Banks have been prepared to cope with different risks in one respect, however. Clipper turbines have featured in both of the financings that First Wind closed this year. Project lenders have preferred to finance a small number of trusted suppliers – Vestas, Siemens and in particular GE – based mostly on their time in the US market. EDF subsidiary enXco financed REpower turbines when it closed a $350 million financing for its Shiloh 2 farm with Nord/LB in November 2008.

Newer manufacturers need to try much harder to keep developers happy, whether by locating manufacturing and operations facilities in convenient locations or by offering greater flexibility on delivery dates. In the second respect even the established manufacturers have become more accommodating. Manufacturers might have once extracted hefty progress payments for turbines, but during the current slowdown have been willing to wait. The development is welcome, particularly because the market for turbine supply loans, which typically financed these payments, essentially dried up in late 2008.

Banks are now less tolerant of wind developers that bring them financial hedges in place of power purchase agreements. This has served to slow the pace of development in areas like Upper New York state and West Texas where producers typically sell their output into spot markets. These two regions have faced transmission bottlenecks and a sharp reduction in the quality of sites, as Noble recognised when it halted development at several NY sites.

The new landscape

The stimulus and credit market conditions should allow for wind development to be spread more evenly around the US. Partly this is the result of sponsor and lender fears of being too reliant on a small number of markets. Well over 30 states now have renewable portfolio standards, with a variety of goals and timelines, but which all force utilities to procure additional renewable power capacity. The extension of the ITC, which is not dependent on power production, to wind projects may allow more projects in locations with lower wind levels to be built. However, as more than one developer suggests, since sponsors tend to have projects in development for several years, it is unlikely that sponsors would be able to rush lower-quality sites into construction within the window of the stimulus. "They still want to achieve the highest production levels possible to maximise their returns," notes one.

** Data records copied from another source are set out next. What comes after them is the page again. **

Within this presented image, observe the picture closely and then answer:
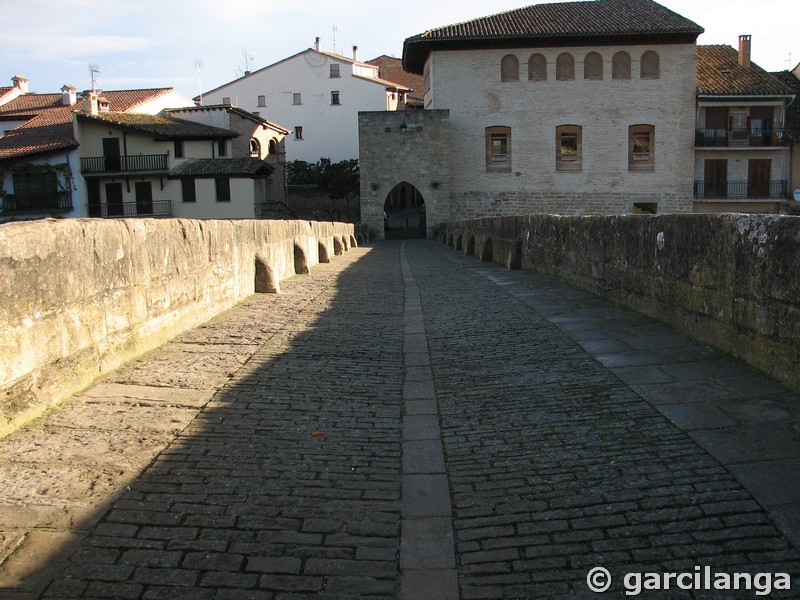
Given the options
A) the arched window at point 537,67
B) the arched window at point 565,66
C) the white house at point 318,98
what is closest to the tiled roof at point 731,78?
the arched window at point 565,66

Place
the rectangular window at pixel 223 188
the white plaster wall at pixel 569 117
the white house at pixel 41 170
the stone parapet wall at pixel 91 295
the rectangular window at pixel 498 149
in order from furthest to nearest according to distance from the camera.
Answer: the rectangular window at pixel 223 188 < the white house at pixel 41 170 < the rectangular window at pixel 498 149 < the white plaster wall at pixel 569 117 < the stone parapet wall at pixel 91 295

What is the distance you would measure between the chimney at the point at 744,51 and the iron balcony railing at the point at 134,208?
123 feet

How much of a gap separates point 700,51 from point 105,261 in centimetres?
5070

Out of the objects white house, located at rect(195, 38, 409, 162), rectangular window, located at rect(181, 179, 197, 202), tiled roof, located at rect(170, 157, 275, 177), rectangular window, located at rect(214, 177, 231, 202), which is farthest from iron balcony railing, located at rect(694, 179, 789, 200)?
rectangular window, located at rect(181, 179, 197, 202)

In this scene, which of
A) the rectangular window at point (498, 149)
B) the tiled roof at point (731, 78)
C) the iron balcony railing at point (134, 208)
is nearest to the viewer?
the rectangular window at point (498, 149)

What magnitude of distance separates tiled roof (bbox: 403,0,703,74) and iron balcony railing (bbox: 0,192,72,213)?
76.7 ft

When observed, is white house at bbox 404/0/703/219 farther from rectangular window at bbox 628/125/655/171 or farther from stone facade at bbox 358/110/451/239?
stone facade at bbox 358/110/451/239

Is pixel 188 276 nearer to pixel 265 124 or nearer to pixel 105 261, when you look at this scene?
pixel 105 261

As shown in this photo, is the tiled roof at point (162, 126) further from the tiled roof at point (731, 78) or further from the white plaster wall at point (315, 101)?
the tiled roof at point (731, 78)

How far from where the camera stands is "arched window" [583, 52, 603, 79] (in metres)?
41.1

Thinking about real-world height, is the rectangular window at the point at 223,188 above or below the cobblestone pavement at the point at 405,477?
above

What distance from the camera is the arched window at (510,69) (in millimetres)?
41094

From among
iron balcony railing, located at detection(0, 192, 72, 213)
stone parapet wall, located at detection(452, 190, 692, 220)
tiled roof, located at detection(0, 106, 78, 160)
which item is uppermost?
tiled roof, located at detection(0, 106, 78, 160)

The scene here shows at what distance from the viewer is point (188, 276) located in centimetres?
667
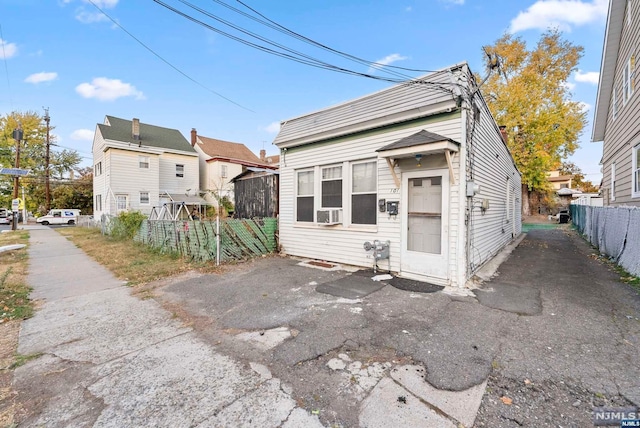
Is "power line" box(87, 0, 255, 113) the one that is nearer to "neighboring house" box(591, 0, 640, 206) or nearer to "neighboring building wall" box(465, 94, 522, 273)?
"neighboring building wall" box(465, 94, 522, 273)

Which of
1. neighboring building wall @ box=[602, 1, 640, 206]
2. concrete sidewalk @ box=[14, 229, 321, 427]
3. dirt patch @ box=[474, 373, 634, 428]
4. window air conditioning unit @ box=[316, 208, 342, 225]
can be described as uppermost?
neighboring building wall @ box=[602, 1, 640, 206]

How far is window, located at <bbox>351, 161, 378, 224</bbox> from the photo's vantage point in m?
6.51

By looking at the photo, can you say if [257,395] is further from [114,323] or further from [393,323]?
[114,323]

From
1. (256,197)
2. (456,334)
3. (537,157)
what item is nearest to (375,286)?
(456,334)

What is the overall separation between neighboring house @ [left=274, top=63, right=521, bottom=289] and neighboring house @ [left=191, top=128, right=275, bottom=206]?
16.8 meters

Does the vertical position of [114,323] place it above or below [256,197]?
below

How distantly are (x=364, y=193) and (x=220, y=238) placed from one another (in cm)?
409

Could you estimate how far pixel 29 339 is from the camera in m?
3.50

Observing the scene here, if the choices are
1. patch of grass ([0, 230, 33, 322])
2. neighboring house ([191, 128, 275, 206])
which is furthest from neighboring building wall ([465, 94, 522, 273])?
neighboring house ([191, 128, 275, 206])

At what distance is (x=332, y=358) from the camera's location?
2846 millimetres

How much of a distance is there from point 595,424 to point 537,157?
25017mm

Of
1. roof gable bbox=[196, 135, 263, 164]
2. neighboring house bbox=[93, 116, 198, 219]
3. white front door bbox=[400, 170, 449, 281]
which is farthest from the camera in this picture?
roof gable bbox=[196, 135, 263, 164]

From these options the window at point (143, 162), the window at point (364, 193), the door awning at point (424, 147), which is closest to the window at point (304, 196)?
the window at point (364, 193)

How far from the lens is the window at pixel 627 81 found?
8.08 m
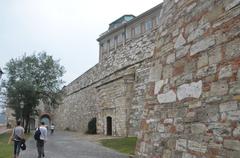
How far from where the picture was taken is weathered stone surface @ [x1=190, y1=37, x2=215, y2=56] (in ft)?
16.7

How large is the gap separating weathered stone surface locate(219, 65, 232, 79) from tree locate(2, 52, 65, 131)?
982 inches

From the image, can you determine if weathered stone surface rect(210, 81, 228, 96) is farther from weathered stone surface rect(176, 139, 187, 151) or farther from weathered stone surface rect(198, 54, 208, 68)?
weathered stone surface rect(176, 139, 187, 151)

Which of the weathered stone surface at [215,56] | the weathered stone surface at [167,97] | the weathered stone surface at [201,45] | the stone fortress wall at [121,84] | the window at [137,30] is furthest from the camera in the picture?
the window at [137,30]

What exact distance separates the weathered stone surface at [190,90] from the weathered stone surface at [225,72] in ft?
1.74

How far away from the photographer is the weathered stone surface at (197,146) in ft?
15.9

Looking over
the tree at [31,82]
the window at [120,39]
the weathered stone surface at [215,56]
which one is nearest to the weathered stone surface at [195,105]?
the weathered stone surface at [215,56]

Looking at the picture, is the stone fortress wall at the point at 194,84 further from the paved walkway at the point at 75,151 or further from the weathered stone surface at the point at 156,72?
the paved walkway at the point at 75,151

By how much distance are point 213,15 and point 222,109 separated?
157 centimetres

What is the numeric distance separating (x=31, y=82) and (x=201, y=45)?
82.5 feet

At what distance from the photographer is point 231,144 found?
14.0 feet

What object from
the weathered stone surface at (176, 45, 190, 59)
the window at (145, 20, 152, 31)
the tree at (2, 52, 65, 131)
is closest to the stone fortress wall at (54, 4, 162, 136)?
the window at (145, 20, 152, 31)

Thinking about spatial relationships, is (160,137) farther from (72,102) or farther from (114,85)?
(72,102)

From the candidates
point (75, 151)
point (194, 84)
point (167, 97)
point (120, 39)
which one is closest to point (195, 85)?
point (194, 84)

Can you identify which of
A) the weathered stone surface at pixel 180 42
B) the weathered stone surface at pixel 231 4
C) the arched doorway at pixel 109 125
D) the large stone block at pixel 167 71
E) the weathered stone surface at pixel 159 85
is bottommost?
the arched doorway at pixel 109 125
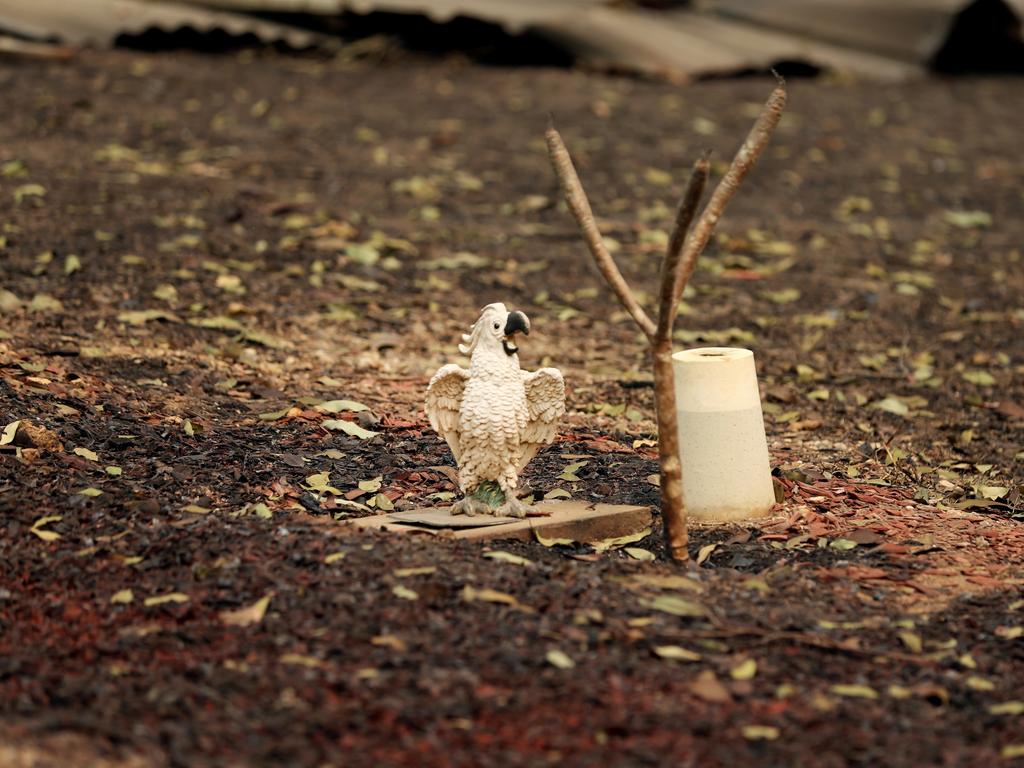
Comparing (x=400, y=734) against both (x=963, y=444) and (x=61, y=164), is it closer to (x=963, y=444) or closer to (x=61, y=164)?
(x=963, y=444)

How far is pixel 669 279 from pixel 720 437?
2.90ft

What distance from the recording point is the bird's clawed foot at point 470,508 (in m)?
4.38

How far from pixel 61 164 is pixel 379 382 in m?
3.62

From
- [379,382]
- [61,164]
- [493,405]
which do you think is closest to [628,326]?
[379,382]

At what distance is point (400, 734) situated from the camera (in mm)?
3189

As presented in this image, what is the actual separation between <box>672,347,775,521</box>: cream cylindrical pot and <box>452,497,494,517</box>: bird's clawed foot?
0.75 metres

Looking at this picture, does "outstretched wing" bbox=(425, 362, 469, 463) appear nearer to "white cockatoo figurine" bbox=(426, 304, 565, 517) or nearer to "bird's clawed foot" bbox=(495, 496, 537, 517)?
"white cockatoo figurine" bbox=(426, 304, 565, 517)

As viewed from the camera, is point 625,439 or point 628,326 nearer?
point 625,439

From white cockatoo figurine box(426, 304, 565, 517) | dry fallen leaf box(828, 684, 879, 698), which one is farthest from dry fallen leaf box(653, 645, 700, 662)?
white cockatoo figurine box(426, 304, 565, 517)

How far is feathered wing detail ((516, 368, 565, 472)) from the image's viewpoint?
14.2 ft

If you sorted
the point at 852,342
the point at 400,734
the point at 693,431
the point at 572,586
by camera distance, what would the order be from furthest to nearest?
the point at 852,342 → the point at 693,431 → the point at 572,586 → the point at 400,734

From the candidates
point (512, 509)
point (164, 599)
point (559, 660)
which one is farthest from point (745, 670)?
point (164, 599)

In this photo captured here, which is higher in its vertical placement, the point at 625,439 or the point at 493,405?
the point at 493,405

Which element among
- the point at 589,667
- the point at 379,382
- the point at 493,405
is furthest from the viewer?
the point at 379,382
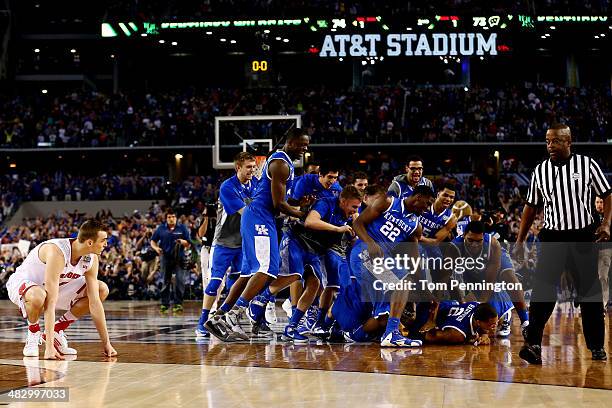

Perhaps more important for developers than utility interest is the flexibility that they now bring to negotiations with developers. The Southern California Public Power Authority, for instance, was prepared to agree to the lender-friendly put option on First Wind's Cohocton farm in the interest of guaranteeing the capacity would come online. Western Wind, a Canadian developer, has managed to extend several time the in-service date for its 120MW Windstar farm, in Tehachapi, California with offtaker Southern California Edison.

The sponsors with the most to gain in the current market conditions are probably turnkey developers, which own a large number of promising sites, have experience negotiating power purchase agreements and are indifferent to the long-term financing plan for their projects. The list of potential buyers, thanks to the incentive regime's relaxations, is much larger, and takes in foreign utilities, energy and infrastructure funds, public power entities, independent power producers, and any other market participant that was not previously paying a large amount of tax on its profits.

Several utilities moved to acquire development pipelines early on. Duke Energy acquired Tierra Energy, and its 1,000MW pipeline, in May 2007. ArcLight bought a 3,100MW potential resource in Tehachapi from Allco Finance Group when Allco collapsed to add to the portfolio that it acquired when it bought Caithness Energy's thermal and renewable assets in 2007.

Several turnkey developers have been to market recently, including Cannon Power, which closed a $340 million construction financing for its Windy Point project in Washington State in the middle of 2008. The deal was structured as a pre-payment transaction, where cash contributions from the offtaker are structured as pre-payments to allow the offtaker more control over the asset.

First Wind's Cohocton might be refinanced in a similar fashion if the demand exists for the project's tax equity. Orion Energy, a turnkey developer recently bought by BP, is believed to be looking for a $100 million construction financing for a project in Indiana, though its long-term plans for the asset are as hazy as BP's long-term interest in the US wind market.

All's well that blends well

The Treasury's rules for how the ITC cash grant will be applied are not likely to appear before July. This hasn't stopped several developers from sending in applications regardless, using forms of their own devising, according to Jeffrey Davis, a partner at Mayer Brown. "The Act says that grants must be made 60 days after the application is received or the plant is in service, so several developers are taking the initiative."

Sponsors may also have the option of using loan guarantees from the Department of Energy to finance projects at an extremely low cost. The loan guarantee programme had been designed to cover emerging renewable and conventional generation technologies, but has now been extended to proven renewables technologies. The department, however, has been extremely slow in establishing and staffing the programme office, and many sponsors will prefer to deal with the certainty of high-priced bank financing.

Whatever happens, the tax equity is likely to become even more of a niche product. The number of providers has become smaller, and providers are unwilling to provide large advance commitments. The PTC will live on for small number of producers with the patience and the resource necessary to raise tax equity. These producers will also have a balance sheet large enough to support construction financing unaided.